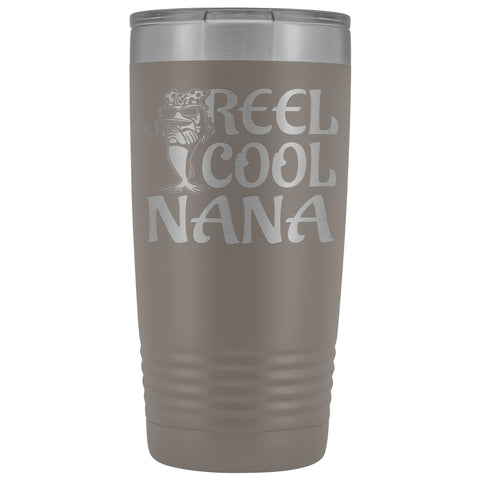 Reel Cool Nana Fishing 20oz Tumbler pewter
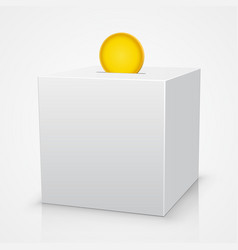 white box piggy bank with a coin vector image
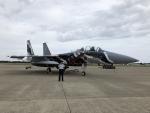 しゃこ隊さんが、小松空港で撮影した航空自衛隊 F-15DJ Eagleの航空フォト(飛行機 写真・画像)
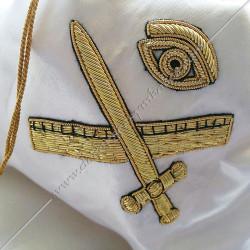 Tronc de la veuve, sac maçonnique. Outils de loges, accessoires de franc maçonnerie, FM,  symboles et signes, brodés fils d'or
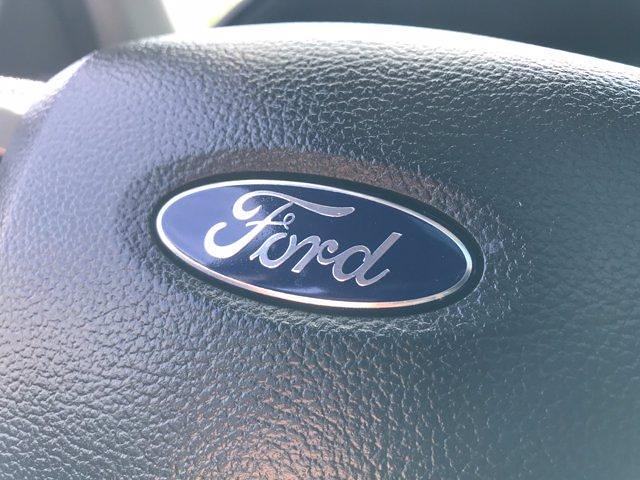 2017 Ford F-250 Super Cab 4x4, Pickup #N9955A - photo 21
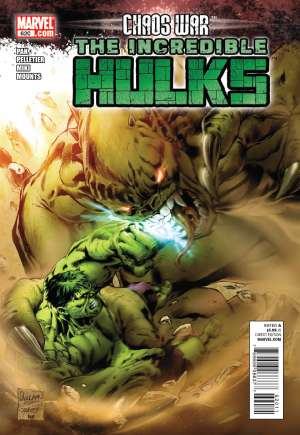 Incredible Hulks (2010-2011) #620
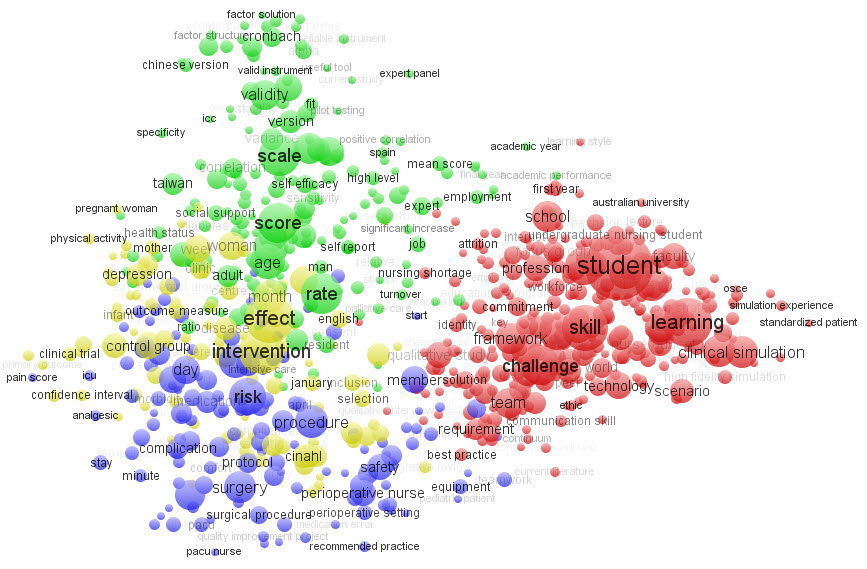 Figure 1 - Journal term co-occurrence cluster similarity map for a group of six selected Nursing journals from 2009-2012. Source: Scopus.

**Exercise aim:** Write out exactly the lines from the line that contains "Incredible Hulks (2010-2011) #620" through the end of the material, including both ends. No pictures belong in the copy.

**The answer:**
 Incredible Hulks (2010-2011) #620
 Figure 1 - Journal term co-occurrence cluster similarity map for a group of six selected Nursing journals from 2009-2012. Source: Scopus.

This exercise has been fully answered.